Répondre aux nécessités de notre survie tout en respectant la vie sous toutes ses formes est à l’évidence le meilleur choix que nous puissions faire si nous ne voulons pas être exposés à des famines sans précédent. C’est pourquoi il est selon nous d’une importance
décisive que l’agroécologie que nous préconisons, enseignons et appliquons depuis plusieurs décennies se répande dans le monde entier. S’appuyant sur un ensemble de techniques inspirées de processus naturels comme le compostage, le non retournement du sol,
l’utilisation de purins végétaux, les associations de cultures…etc., elle permet aux populations de regagner leur autonomie, sécurité et salubrité alimentaires tout en régénérant et préservant leurs patrimoines nourriciers. Parce qu’elle est fondée sur une bonne compréhension des phénomènes biologiques qui régissent la biosphère en général et les sols en particulier, elle est universellement applicable.
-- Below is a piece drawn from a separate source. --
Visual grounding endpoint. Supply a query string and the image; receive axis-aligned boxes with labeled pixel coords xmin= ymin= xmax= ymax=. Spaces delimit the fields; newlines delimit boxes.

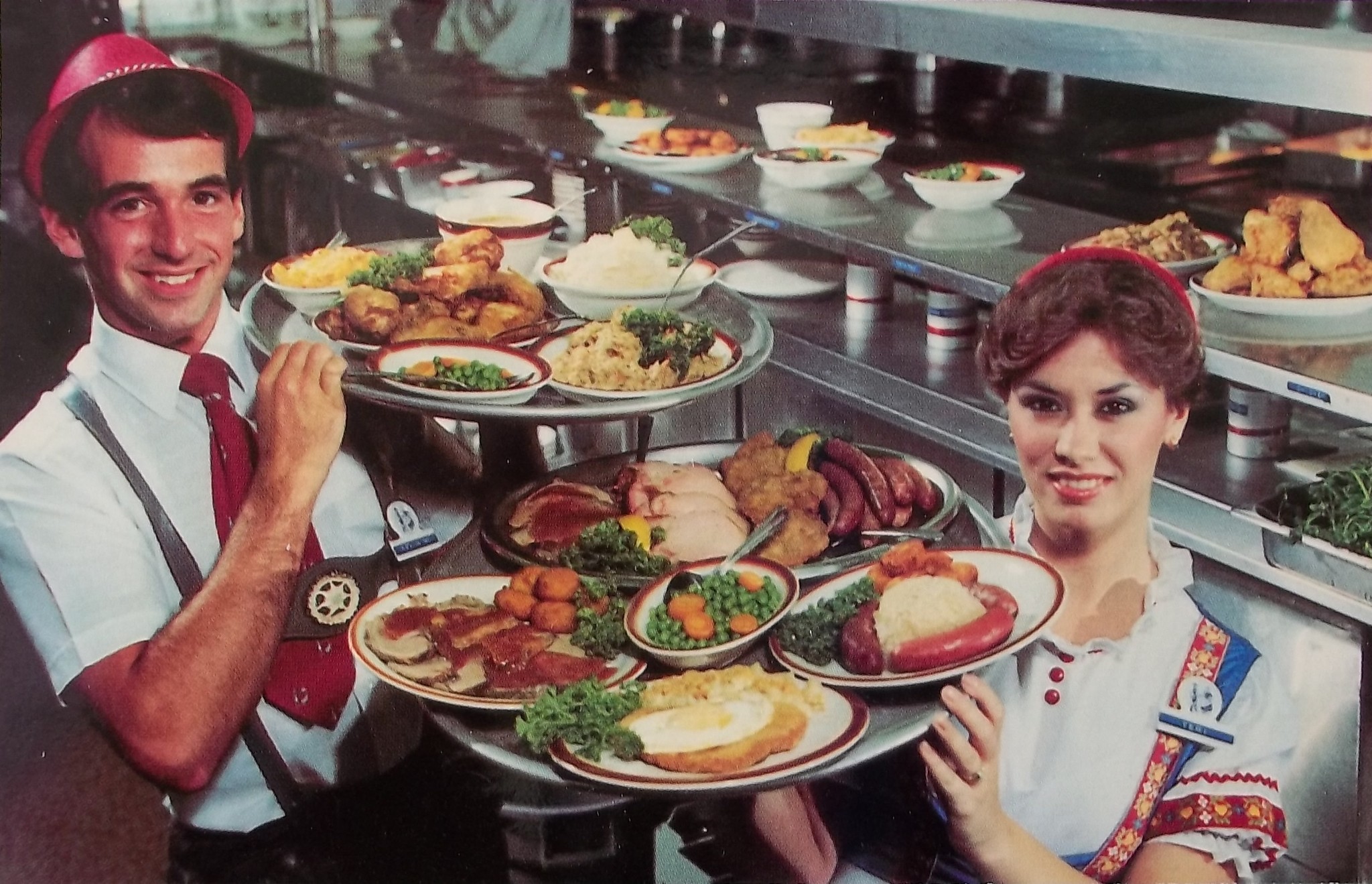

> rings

La pratique agroécologique a le pouvoir de refertiliser les sols, de lutter contre la désertification, de préserver la biodiversité, d’optimiser l’usage de l’eau. Elle est une alternative peu coûteuse et adaptée aux populations les plus démunies. Par la revalorisation des ressources naturelles et locales, elle libère le paysan de la dépendance des intrants chimiques et des transports générateurs de tant de pollutions et responsables d’une véritable chorégraphie de l’absurde où des denrées anonymes parcourent chaque jour des milliers de kilomètres plutôt que d’être produites sur place. Enfin, elle permet de produire une alimentation de qualité, garante de bonne santé pour la terre et ses enfants.
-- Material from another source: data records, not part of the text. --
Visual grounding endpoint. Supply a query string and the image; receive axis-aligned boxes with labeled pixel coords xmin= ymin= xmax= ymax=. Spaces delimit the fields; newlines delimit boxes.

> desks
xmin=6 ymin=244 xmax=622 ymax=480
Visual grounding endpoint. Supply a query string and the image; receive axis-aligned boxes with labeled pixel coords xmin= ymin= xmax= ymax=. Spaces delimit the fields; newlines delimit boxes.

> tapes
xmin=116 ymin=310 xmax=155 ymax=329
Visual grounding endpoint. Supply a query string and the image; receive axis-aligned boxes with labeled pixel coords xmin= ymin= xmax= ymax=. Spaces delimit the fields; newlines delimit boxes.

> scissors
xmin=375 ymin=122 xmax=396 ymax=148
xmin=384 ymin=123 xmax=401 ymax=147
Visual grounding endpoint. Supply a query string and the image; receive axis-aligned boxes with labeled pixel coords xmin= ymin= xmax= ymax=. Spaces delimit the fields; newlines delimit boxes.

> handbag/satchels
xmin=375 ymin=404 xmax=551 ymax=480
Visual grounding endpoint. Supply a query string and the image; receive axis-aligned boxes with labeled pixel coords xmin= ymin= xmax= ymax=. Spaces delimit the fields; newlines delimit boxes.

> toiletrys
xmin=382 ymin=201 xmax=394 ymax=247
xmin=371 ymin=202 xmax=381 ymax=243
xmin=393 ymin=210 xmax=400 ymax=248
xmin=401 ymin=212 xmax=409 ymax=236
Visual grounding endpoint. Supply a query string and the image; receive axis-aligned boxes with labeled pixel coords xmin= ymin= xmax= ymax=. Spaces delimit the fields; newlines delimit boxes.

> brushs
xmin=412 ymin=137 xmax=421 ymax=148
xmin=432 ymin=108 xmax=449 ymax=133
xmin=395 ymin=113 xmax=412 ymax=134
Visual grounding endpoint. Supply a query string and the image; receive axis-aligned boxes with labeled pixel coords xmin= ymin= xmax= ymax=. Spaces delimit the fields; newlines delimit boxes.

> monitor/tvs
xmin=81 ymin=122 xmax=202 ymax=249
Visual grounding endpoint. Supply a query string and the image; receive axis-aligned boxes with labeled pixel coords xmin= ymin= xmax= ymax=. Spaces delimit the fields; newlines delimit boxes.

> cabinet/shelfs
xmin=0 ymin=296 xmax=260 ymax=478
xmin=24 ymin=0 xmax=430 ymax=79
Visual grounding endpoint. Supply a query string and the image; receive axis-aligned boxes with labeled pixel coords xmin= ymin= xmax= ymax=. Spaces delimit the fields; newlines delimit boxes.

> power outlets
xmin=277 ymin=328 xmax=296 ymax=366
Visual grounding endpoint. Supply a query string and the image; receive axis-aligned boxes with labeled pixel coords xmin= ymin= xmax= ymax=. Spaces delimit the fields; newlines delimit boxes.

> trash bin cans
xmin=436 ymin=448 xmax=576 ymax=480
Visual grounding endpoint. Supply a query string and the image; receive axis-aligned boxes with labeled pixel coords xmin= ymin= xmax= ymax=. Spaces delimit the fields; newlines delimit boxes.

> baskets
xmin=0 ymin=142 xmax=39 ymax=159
Par ailleurs, l’agroécologie bien comprise peut être à la base d’une mutation sociale. Elle est une éthique de vie qui introduit un rapport différent entre l’être humain, sa terre nourricière et son milieu naturel et permet de stopper le caractère destructeur et prédateur de
cette relation.

C’est ainsi qu’elle représente pour nous bien plus qu’une simple alternative agronomique. Elle est liée à une dimension profonde du respect de la vie et replace l’être humain dans sa responsabilité à l’égard du vivant. Bien au-delà des plaisirs superficiels toujours inassouvis, elle lui permet de retrouver la vibration de l’enchantement, le sentiment de ces êtres premiers pour qui la création, les créatures et la terre étaient avant tout sacrées.